Incident Retrospectives
Beyond resolving failures, SRE emphasizes learning from them to prevent recurrence. Postmortems analyze incidents in detail—documenting diagnostics, resolution timelines, and preventive measures.
Postmortems are typically stored in knowledge management systems like Confluence or Notion, following structured templates to ensure consistency.
Capacity Planning
SRE teams ensure that system performance meets current and expected user demands while avoiding excessive infrastructure costs.
Example: To prevent downtime due to resource shortages during peak hours, about 30% of a resource buffer is maintained. Auto-scalers like Kubernetes HPA (Horizontal Pod Autoscaler) or Public Cloud Autoscalers (AWS, GKE) dynamically adjust infrastructure in real time. This prevents marketplace crashes during major sales, ensuring smooth operations and customer satisfaction.
Dynamic Release Management
Instead of large, infrequent updates, SRE promotes frequent, incremental releases deployed to a limited user base first.
Example: A feature update is initially rolled out to 5% of users—preferably those who haven’t purchased a subscription—before expanding to a broader audience. If issues arise, Canary Release tools like Gitlab Canary Deployments or Spinnaker automatically roll back changes. If stable, the update is gradually expanded.
This strategy minimizes business risks while enabling faster feature rollouts and responsiveness to user needs.

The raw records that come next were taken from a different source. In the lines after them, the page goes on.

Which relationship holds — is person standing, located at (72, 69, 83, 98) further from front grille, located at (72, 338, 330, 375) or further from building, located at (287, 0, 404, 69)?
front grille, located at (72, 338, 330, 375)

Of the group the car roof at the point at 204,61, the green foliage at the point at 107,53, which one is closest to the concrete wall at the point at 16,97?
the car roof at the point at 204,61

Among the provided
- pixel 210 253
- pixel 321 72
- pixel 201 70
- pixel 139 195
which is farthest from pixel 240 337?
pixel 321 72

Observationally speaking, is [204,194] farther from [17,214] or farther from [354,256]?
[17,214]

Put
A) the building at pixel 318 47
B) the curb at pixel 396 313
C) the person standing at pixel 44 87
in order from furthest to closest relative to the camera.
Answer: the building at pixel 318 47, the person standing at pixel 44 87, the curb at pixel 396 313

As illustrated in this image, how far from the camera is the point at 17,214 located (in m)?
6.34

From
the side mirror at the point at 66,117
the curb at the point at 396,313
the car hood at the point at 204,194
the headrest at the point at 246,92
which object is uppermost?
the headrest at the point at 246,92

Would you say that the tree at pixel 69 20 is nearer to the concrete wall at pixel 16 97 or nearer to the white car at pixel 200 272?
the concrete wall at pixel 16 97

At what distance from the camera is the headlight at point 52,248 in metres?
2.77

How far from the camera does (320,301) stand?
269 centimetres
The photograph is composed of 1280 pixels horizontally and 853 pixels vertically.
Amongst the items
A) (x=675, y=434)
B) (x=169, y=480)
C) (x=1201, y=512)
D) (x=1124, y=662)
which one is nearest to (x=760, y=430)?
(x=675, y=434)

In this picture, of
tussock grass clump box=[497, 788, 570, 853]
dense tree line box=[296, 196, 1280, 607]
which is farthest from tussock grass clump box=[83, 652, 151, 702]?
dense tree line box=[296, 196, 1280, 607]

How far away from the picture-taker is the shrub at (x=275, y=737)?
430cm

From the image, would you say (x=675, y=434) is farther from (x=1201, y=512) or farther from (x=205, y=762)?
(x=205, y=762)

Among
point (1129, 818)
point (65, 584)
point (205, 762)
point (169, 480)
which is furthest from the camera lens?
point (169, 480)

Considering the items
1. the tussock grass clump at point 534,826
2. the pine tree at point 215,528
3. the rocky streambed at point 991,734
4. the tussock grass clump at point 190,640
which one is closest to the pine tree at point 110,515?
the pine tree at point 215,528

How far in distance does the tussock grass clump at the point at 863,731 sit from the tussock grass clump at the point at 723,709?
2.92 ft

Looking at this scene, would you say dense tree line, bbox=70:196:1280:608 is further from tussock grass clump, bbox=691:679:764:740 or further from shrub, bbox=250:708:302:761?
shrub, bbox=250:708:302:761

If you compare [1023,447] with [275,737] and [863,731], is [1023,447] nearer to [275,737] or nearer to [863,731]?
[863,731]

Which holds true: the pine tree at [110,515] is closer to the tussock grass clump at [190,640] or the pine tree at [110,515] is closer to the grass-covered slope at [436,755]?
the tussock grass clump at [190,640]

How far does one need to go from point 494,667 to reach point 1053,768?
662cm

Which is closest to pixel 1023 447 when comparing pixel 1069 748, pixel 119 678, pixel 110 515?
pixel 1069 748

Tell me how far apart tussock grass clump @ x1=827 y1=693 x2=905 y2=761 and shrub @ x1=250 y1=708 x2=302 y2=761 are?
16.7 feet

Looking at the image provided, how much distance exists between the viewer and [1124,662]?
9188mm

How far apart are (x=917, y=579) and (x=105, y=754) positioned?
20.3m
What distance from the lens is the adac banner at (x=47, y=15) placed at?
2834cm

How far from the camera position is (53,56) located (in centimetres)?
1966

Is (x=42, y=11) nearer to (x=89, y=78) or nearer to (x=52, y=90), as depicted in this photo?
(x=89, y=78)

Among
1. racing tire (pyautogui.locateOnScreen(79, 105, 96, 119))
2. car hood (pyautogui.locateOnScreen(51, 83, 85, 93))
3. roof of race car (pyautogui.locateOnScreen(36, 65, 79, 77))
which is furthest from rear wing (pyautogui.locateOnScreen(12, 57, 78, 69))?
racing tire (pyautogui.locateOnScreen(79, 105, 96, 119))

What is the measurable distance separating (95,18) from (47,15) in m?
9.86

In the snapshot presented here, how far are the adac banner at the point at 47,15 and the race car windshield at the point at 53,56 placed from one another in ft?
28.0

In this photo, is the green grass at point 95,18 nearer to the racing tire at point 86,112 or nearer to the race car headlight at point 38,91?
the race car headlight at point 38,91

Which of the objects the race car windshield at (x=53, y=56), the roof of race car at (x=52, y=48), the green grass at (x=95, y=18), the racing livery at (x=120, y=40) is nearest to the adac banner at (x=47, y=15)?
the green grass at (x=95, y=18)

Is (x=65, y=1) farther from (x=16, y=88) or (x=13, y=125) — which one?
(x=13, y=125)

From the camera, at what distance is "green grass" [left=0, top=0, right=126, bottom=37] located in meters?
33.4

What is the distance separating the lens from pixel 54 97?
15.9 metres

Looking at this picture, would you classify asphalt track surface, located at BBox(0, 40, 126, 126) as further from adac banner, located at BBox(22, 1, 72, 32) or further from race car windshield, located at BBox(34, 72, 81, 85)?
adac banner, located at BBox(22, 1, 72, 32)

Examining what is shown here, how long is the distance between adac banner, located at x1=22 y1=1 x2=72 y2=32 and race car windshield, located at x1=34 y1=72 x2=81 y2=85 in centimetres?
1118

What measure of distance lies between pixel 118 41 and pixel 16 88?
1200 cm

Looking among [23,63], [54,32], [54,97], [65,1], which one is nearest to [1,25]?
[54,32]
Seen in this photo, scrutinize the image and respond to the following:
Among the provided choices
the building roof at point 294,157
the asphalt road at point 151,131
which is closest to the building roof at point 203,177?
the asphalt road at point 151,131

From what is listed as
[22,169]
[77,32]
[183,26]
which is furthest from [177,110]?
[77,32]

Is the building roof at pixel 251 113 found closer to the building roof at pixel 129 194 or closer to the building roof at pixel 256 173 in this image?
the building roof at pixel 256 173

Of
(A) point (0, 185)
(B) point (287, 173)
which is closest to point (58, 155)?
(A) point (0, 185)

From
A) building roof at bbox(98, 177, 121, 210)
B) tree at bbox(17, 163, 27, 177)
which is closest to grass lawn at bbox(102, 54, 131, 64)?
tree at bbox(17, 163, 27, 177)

Challenges in Implementing SRE
While SRE significantly reduces manual work, enhances transparency, and improves reliability, its implementation presents challenges:
- High Initial Costs: Setting up monitoring, automation, postmortems, and runbooks requires substantial time and investment.
- Defining the Right Metrics: Poorly configured SLIs may trigger excessive or insufficient alerts, leading to alert fatigue or overlooked critical failures.
- Cultural Shifts: SRE necessitates closer collaboration between developers and operations teams. Resistance may arise in organizations with established processes or punitive cultures that discourage transparency in postmortems.
- Accountability and Incentives: SRE assigns developers responsibility for business-critical functions, offering rewards such as bonuses for staying within the error budget or even stock options to align motivation with business success.
Conclusion
From a technical perspective, SRE reduces downtime through proactive monitoring, automation, and retrospectives, allowing teams to focus on strategic initiatives rather than constant firefighting.
For businesses, SRE implementation brings clear benefits: improved user satisfaction due to system stability and reduced engineer burnout due to well-structured processes and automation.
However, implementing SRE requires commitment—from technical setup to cultural transformation. Companies that embrace it gain a competitive edge, ensuring both innovation speed and long-term system reliability.